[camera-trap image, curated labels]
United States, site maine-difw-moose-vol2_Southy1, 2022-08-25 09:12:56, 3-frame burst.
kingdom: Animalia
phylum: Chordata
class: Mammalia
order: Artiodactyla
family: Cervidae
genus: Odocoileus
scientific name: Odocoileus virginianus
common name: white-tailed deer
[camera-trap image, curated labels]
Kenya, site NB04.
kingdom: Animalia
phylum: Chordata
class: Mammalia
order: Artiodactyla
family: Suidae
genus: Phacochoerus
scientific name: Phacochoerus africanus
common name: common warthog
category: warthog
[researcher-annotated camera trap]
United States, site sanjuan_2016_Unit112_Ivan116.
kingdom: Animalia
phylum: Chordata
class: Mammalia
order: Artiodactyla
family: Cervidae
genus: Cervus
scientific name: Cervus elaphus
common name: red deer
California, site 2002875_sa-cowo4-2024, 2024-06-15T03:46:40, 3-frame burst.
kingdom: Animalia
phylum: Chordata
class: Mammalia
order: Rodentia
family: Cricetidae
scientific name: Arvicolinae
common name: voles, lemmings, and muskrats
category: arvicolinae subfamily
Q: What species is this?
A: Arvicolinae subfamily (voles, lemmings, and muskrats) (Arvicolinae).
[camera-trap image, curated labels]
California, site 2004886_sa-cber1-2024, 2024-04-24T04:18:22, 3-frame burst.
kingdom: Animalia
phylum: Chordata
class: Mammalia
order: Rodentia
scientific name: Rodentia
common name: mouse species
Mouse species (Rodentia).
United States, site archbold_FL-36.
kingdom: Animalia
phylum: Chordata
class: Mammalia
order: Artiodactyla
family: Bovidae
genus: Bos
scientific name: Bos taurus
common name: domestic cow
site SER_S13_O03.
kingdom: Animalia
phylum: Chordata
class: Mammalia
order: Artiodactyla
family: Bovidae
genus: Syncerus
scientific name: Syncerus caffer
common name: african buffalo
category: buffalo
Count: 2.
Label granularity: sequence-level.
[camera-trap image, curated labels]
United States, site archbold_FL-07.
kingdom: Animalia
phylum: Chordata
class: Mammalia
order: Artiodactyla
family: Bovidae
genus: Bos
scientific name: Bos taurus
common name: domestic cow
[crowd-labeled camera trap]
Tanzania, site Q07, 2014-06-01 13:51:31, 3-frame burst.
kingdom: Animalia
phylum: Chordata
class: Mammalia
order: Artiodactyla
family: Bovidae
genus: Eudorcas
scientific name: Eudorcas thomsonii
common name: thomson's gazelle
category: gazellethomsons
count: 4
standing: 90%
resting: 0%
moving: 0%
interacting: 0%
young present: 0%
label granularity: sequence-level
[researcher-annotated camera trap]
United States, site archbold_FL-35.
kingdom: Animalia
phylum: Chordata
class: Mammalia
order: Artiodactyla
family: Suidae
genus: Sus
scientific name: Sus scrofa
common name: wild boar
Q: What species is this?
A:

- **TASK REQUIREMENTS**: Nothing is to be left out when the listing is copied, and every line must match exactly.

- **RESPONSE FOR THIS EXERCISE**:
[camera-trap image, curated labels]
United States, site maine-difw-moose-vol2_Southy1, 2022-08-25 09:12:56, 3-frame burst.
kingdom: Animalia
phylum: Chordata
class: Mammalia
order: Artiodactyla
family: Cervidae
genus: Odocoileus
scientific name: Odocoileus virginianus
common name: white-tailed deer
[camera-trap image, curated labels]
Kenya, site NB04.
kingdom: Animalia
phylum: Chordata
class: Mammalia
order: Artiodactyla
family: Suidae
genus: Phacochoerus
scientific name: Phacochoerus africanus
common name: common warthog
category: warthog
[researcher-annotated camera trap]
United States, site sanjuan_2016_Unit112_Ivan116.
kingdom: Animalia
phylum: Chordata
class: Mammalia
order: Artiodactyla
family: Cervidae
genus: Cervus
scientific name: Cervus elaphus
common name: red deer
California, site 2002875_sa-cowo4-2024, 2024-06-15T03:46:40, 3-frame burst.
kingdom: Animalia
phylum: Chordata
class: Mammalia
order: Rodentia
family: Cricetidae
scientific name: Arvicolinae
common name: voles, lemmings, and muskrats
category: arvicolinae subfamily
Q: What species is this?
A: Arvicolinae subfamily (voles, lemmings, and muskrats) (Arvicolinae).
[camera-trap image, curated labels]
California, site 2004886_sa-cber1-2024, 2024-04-24T04:18:22, 3-frame burst.
kingdom: Animalia
phylum: Chordata
class: Mammalia
order: Rodentia
scientific name: Rodentia
common name: mouse species
Mouse species (Rodentia).
United States, site archbold_FL-36.
kingdom: Animalia
phylum: Chordata
class: Mammalia
order: Artiodactyla
family: Bovidae
genus: Bos
scientific name: Bos taurus
common name: domestic cow
site SER_S13_O03.
kingdom: Animalia
phylum: Chordata
class: Mammalia
order: Artiodactyla
family: Bovidae
genus: Syncerus
scientific name: Syncerus caffer
common name: african buffalo
category: buffalo
Count: 2.
Label granularity: sequence-level.
[camera-trap image, curated labels]
United States, site archbold_FL-07.
kingdom: Animalia
phylum: Chordata
class: Mammalia
order: Artiodactyla
family: Bovidae
genus: Bos
scientific name: Bos taurus
common name: domestic cow
[crowd-labeled camera trap]
Tanzania, site Q07, 2014-06-01 13:51:31, 3-frame burst.
kingdom: Animalia
phylum: Chordata
class: Mammalia
order: Artiodactyla
family: Bovidae
genus: Eudorcas
scientific name: Eudorcas thomsonii
common name: thomson's gazelle
category: gazellethomsons
count: 4
standing: 90%
resting: 0%
moving: 0%
interacting: 0%
young present: 0%
label granularity: sequence-level
[researcher-annotated camera trap]
United States, site archbold_FL-35.
kingdom: Animalia
phylum: Chordata
class: Mammalia
order: Artiodactyla
family: Suidae
genus: Sus
scientific name: Sus scrofa
common name: wild boar
Q: What species is this?
A:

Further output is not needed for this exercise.